▸ Extracted text
----------------------------------------

Genomic signatures, such as EndoPredict^®, may help clinicians to decide which adjuvant treatment is the most appropriate.

Methods:

We propose the EndoPredict^® assay for unclear cases of adjuvant treatment in patients treated in our comprehensive cancer center. We prospectively and retrospectively report the decision of adjuvant treatment before and after the EndoPredict^® assay, respectively, compared to the PREDICT’s tool scores.

Results:

From November 2016 to March 2019, 159 breast cancer tumors were analyzed and presented before and after the EndoPredict^® assay. Before the EndoPredict^® results, clinicians recommended chemotherapy for 57 patients (57/159, 36%). A total of 108 patients (108/159, 68%) were classified as EPclin high-risk score. There was only a slight agreement between clinicians’ decisions and EPclin risk score. The EPclin score led to 37% changes in treatment (59/159); chemotherapy was favored in 80% of cases (47/59). The PREDICT tool recommended chemotherapy for 16 high-risk patients (16/159, 10%).

Conclusion:

Although genomic tests were developed in order to de-escalate adjuvant treatment, in our comprehensive cancer center the use of the EndoPredict^® assay led to an increase in prescribed chemotherapy.

----------------------------------------

▸ Given entries

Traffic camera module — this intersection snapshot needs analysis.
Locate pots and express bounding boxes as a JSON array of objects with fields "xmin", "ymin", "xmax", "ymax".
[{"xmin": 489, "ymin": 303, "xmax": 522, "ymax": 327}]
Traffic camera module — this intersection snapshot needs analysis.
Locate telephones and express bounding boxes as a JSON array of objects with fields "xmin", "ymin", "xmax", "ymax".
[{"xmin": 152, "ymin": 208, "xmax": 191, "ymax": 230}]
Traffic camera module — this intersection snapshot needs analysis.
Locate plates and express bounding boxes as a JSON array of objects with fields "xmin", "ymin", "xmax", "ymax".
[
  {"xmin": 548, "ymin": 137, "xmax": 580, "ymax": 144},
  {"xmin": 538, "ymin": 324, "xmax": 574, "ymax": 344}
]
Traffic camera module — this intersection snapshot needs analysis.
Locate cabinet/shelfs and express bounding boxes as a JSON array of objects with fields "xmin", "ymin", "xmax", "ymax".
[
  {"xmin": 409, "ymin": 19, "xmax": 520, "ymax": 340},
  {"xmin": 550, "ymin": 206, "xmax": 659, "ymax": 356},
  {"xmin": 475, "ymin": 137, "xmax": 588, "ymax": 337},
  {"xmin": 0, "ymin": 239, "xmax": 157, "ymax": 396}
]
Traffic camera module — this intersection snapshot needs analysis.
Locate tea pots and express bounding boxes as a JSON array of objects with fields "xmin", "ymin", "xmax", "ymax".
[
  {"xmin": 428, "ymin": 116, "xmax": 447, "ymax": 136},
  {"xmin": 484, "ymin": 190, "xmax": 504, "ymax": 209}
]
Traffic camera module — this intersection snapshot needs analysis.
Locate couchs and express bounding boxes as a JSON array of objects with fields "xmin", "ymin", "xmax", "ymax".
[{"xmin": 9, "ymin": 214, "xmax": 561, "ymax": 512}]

----------------------------------------

▸ Try it
According to the EndoPredict study summary, how many patients did clinicians recommend chemotherapy for before seeing the assay results? The records have no connection to the EndoPredict study summary.

▸ Problem solution
57 of 159 patients (36%).